There’s another problem with expecting digital movements to overthrow repressive governments. Organizing online—using tools like text messaging, Facebook, and Twitter—requires social trust, a commodity in short supply in a police state. Even in America, we’ve seen movements that look mighty online fizzle when they hit the ground (see Howard Dean). Imagine how much more difficult this would be if you were sitting in Tehran: You come across a tweet alerting you to a rally this afternoon in Baharestan Square. You’d like to go, but all kinds of fears begin to run through your head. What if they’re watching me? Is this rally for real—or is it disinformation? What if I’m the only one to show up?

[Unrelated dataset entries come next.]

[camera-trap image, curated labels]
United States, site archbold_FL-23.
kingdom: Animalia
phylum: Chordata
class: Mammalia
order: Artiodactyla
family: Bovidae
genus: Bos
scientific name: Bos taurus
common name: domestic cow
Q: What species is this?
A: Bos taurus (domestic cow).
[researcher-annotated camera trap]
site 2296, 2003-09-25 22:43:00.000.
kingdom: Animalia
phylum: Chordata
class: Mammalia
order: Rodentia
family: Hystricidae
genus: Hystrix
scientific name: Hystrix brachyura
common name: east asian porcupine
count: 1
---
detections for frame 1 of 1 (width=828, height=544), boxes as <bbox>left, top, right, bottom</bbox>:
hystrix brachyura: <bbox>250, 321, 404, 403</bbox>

Other than trying to shut down many parts of the Web, we don’t know what, precisely, Iranian security forces have done in response to the online protest movement. It’s unclear whether they’ve actually planted disinformation online or tried to trace images and videos back to their original posters. But the uncertainty itself breeds fear. Several times over the last couple weeks, rumors have flooded the Web that the government had already gotten wise to Twitter and was actively seeding the movement with fake news. It was a stark example of how the psychological repression characteristic of authoritarian regimes—the constant fear, the inability to trust anyone—finds particularly fertile ground online.
Here’s another one: On Wednesday, a reader alerted the Lede to an Iranian government Web site called Gerdab.ir, where authorities had posted pictures of protesters and were asking citizens for help in identifying the activists. That’s right—the regime is now using crowd-sourcing, one of the most-hyped aspects of Web 2.0 organizing, against its opponents. If you think about it, that’s no surprise. Who said that only the good guys get to use the power of the Web to their advantage?